#### WHAT IS NEEDED
The text below names the qualities of Berenice that the actress Portia brings together in the role. List each of those qualities.

#### TEXT PROVIDED
The ostensibly central figure is Frankie Adams, a lonely, restless, 12-year-old tomboy experiencing all the turbulence of pubescent emotions. Flora Spencer-Longhurst is so shockingly authentic in the role that you'd swear that the management had somehow tricked a girl still actually in the midst of this predicament to transfer her behaviour directly to the stage. It just doesn't look like acting as she explodes in tantrums or bites her little six-year-old cousin, John Henry.

Vocally, the actress can be a bit grating and high-pitched, but she communicates, with just the right mix of the exasperating and the poignant, this isolated teenager's desire to belong to something bigger than herself. Indeed, Frankie's excited involvement in the wedding plans of her brother is such that she fondly imagines she'll be allowed to tag along on the honeymoon, thus making (as she puts it) "the we of me".

Time changes how plays are received, and the heart of this piece now resides in Berenice, the African-American nurse who has been a substitute mother for Frankie. McCullers wrote the play during the early stirring of the civil rights movement; had she done so a bit later she might have made more of the rather rudimentary character of Berenice's foster brother, who winds up knifing a racist shopkeeper who refuses to serve him. But there's a terrible silence of shock and shame in the theatre when Frankie's father tells this youth that "I'll be so glad when the war is over and biggety, worthless niggers get back to work".

The single-named actress Portia is magnificent as Berenice. She takes the character's wisdom, dignity, honesty, humour, sadness, and stoicism, and miraculously makes them add up to more than the sum of their parts. Berenice is a dramatic cousin of the black maid in Tony Kushner's Caroline, or Change. Like Kushner's character, she has missed the boat of history, as we see in the beautifully sustained, Cherry Orchard-recalling final act.

#### RECORDS SUPPLIED
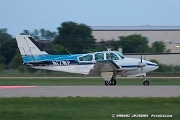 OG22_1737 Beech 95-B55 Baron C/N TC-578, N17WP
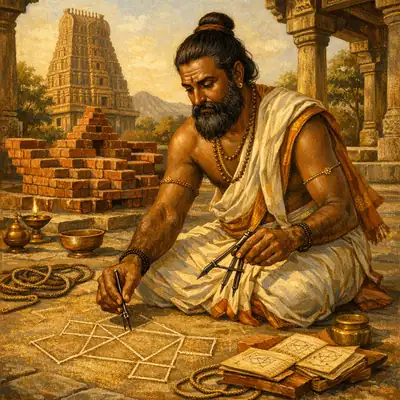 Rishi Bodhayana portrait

--

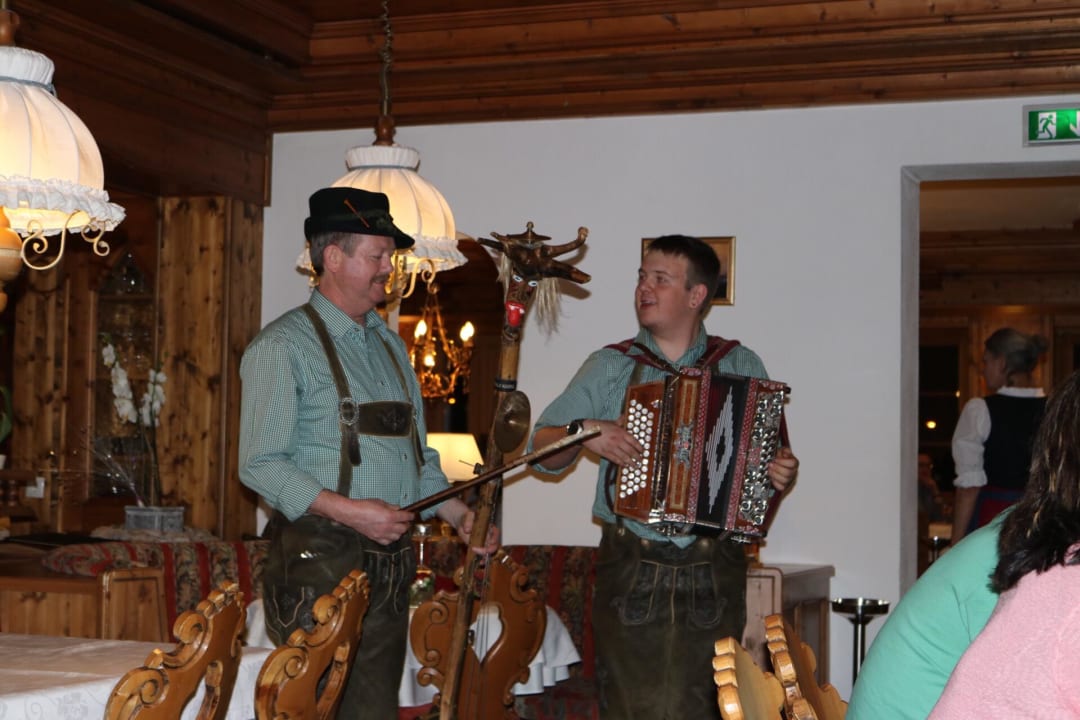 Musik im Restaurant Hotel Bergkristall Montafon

#### EXERCISE RESULT
wisdom, dignity, honesty, humour, sadness, stoicism